• _Reading text_:
******

Medium: Archival pigment print on 314gsm Epson Legacy Platine fine art paper

Provenance: Officially licensed by artist and publisher. Publishing information on back of print. Comes with gallery Certificate of Authenticity.

Edition: Limited Timed Edition of unknown edition size

Year: 2019 (created) 2024 (printed)

Condition: Excellent

ABOUT THE ART

 Carrie Mae Weems’s installation Repeating the Obvious is comprised of thirty-nine square framed inkjet prints of various sizes arranged along two walls. The prints feature an identical image in black and white that appears cast in an ethereal blue glow. At the center of each stands a young Black man in front of a dark, indistinct background with his hands resting casually in his black pants pockets. He wears a dark ball cap, a hoodie with the hood pulled up over the cap, and an open leather jacket over the hoodie.

The young man stands at a slight angle as if facing someone to the left and behind the photographer. A light shines directly on him, almost too brightly, and the spot of light is so focused that only his head, left arm, and torso are fully lit.

The thirty-nine prints range in size from a few inches to several feet and are divided up unevenly. Rather than aligning the prints in neat rows or columns, they are spread about, some in clumps, some in pairs, others seeming to be alone as they span up to 9 feet high and 20 feet across the two walls. The layout of the thirty-nine square prints is simultaneously precise and organic, the sizes intermixed with no easily discernible pattern. They course up and down the walls much like rolling hills.

The young man in the prints immediately evokes the iconic photo of Trayvon Martin in a hoodie that went viral after Martin’s death. However, these are deliberately made with a slight blur. The blurriness of the face here renders him no man in particular and therefore a ready symbol of all young Black men in the United States today. In a time when viral images on social media can easily be scrolled away from, what does it mean to approach thirty-nine copies of the same image at once that are so recognizable and yet impossible to fully identify?

ARTIST BIO

Steeped in African American history, Carrie Mae Weems makes alternately searing and tender photographs and videos that explore race, family, class, and gender identity. The artist, who has also worked in verse and performance, embraces activism throughout all her work—in particular, she looks to history in order to better understand the present. In the early 1990s, Weems rose to prominence with her beloved “Kitchen Table” series: intimate black-and-white photographs that undermine tropes of African American life and womanhood as they depict the artist seated at her kitchen table alone or alongside various other characters. Over the course of her career, Weems has received countless honors, including the Prix de Roma, the National Endowment of the Arts Fellowship, and the MacArthur “Genius Grant.” In 2014, she became the first Black woman to mount a retrospective at the Guggenheim, and her work can be found in the permanent collections of the Metropolitan Museum of Art, Tate Modern, and the Museum of Fine Arts, Houston.

******

• _Provided data_:
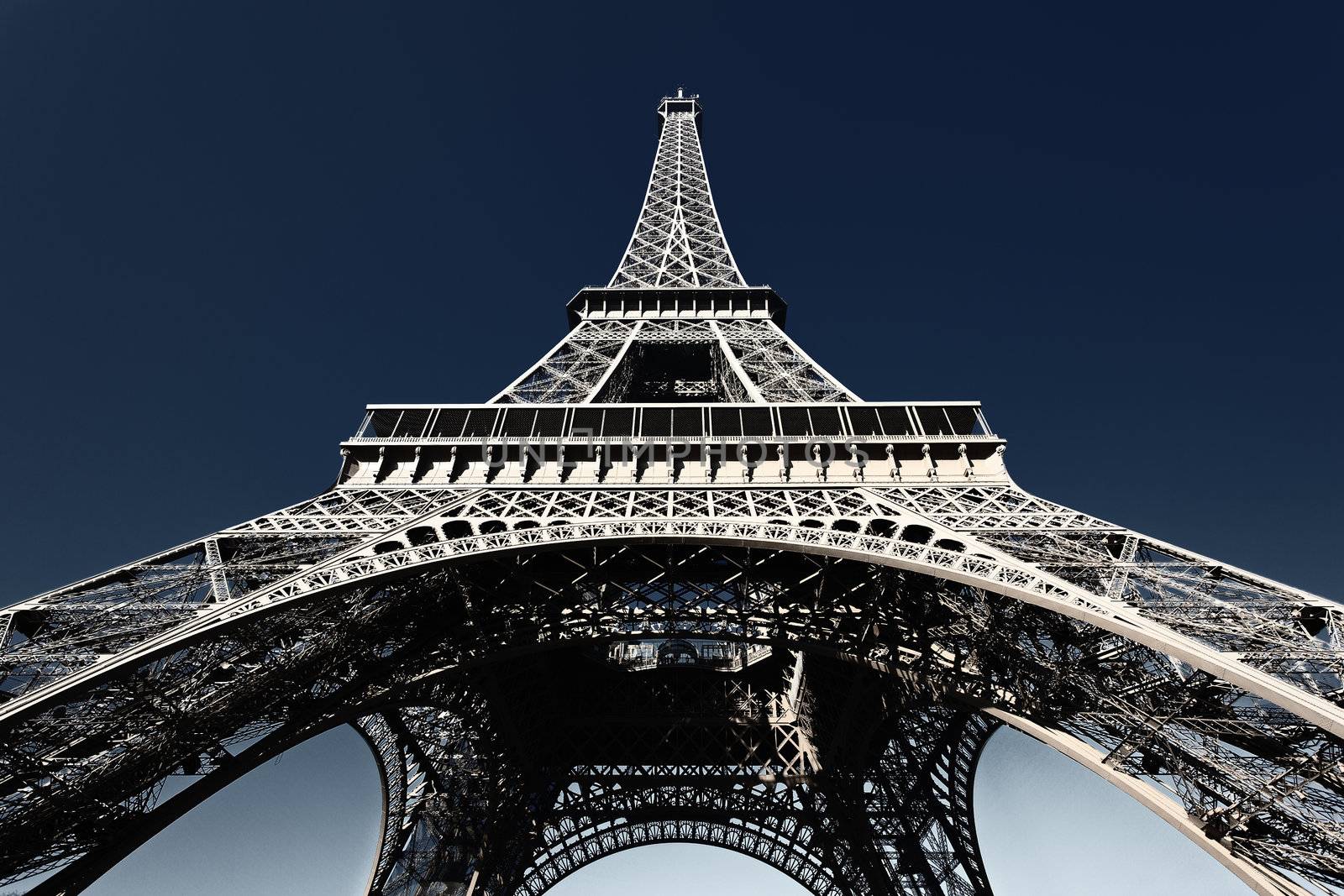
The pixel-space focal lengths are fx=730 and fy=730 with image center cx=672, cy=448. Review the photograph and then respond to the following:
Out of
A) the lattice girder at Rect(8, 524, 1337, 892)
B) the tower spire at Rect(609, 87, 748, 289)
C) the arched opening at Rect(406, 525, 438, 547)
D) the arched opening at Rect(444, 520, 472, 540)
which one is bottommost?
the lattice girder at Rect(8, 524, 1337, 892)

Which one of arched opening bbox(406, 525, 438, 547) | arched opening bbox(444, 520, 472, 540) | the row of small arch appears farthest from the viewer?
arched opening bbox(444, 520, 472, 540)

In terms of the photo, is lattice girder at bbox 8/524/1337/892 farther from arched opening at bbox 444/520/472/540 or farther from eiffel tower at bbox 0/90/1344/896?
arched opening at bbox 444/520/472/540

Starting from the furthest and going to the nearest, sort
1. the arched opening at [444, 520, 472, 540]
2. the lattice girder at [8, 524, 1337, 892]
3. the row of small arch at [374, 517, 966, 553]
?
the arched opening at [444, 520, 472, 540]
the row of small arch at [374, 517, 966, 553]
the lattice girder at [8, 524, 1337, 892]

******

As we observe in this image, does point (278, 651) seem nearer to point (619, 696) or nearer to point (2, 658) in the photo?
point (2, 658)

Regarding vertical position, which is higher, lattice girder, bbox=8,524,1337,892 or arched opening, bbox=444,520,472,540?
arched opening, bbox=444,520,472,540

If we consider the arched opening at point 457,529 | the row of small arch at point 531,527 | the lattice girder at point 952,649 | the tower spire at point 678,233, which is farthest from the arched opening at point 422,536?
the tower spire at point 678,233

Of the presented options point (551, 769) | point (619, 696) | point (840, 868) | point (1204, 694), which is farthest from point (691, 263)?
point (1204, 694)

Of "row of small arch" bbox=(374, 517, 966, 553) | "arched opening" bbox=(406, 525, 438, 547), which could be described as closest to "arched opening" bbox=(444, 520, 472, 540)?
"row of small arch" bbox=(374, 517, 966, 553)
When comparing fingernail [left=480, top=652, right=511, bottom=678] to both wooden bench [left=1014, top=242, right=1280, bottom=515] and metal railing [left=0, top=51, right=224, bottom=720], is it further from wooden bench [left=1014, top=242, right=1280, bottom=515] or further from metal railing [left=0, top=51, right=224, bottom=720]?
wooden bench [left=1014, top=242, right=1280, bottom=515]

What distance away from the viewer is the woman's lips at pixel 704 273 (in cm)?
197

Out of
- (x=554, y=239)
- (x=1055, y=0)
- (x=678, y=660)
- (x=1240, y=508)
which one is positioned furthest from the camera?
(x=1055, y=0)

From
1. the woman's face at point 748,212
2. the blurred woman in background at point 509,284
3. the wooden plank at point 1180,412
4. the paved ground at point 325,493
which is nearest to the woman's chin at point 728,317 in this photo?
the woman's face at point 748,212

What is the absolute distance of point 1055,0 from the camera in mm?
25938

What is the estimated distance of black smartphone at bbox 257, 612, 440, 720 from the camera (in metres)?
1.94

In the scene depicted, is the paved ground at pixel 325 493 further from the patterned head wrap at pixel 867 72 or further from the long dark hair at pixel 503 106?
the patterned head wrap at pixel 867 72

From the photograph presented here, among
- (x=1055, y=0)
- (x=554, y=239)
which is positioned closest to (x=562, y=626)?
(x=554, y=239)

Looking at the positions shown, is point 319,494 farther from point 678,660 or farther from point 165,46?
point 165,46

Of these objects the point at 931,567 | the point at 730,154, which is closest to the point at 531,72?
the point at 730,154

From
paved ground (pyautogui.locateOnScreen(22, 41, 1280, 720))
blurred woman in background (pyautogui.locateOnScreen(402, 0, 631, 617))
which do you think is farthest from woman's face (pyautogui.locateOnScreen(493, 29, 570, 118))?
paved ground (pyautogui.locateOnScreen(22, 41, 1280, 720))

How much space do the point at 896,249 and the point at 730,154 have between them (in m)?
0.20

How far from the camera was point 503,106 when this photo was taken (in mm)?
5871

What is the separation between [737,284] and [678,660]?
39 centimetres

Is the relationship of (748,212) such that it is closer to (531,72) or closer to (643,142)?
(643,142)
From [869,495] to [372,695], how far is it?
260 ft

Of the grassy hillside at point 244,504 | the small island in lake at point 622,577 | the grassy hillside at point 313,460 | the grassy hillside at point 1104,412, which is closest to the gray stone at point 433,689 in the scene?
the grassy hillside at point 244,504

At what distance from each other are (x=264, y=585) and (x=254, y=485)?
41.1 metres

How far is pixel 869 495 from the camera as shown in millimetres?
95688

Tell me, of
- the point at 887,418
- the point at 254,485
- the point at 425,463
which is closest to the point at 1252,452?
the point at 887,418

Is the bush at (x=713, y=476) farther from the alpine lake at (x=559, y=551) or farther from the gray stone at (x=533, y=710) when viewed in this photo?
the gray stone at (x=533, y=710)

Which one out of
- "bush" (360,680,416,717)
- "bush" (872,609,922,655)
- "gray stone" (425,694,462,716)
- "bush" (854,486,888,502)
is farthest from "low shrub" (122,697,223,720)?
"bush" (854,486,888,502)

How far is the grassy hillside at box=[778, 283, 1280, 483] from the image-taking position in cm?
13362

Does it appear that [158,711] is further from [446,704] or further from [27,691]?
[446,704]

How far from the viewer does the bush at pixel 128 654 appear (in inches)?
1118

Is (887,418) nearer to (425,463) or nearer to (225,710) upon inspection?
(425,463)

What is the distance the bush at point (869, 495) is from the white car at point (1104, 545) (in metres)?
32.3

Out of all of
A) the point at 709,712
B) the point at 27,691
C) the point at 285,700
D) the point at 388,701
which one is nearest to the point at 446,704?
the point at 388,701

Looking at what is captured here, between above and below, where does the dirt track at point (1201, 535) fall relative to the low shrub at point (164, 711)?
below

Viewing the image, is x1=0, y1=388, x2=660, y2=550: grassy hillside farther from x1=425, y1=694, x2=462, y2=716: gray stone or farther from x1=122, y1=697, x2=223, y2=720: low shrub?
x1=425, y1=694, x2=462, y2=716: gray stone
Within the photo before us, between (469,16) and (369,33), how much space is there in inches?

******

• _Your instructions_: From the text about the Carrie Mae Weems print, please extract the passage starting with "The young man stands" and going on through "are fully lit.".

• _Completed task_:
The young man stands at a slight angle as if facing someone to the left and behind the photographer. A light shines directly on him, almost too brightly, and the spot of light is so focused that only his head, left arm, and torso are fully lit.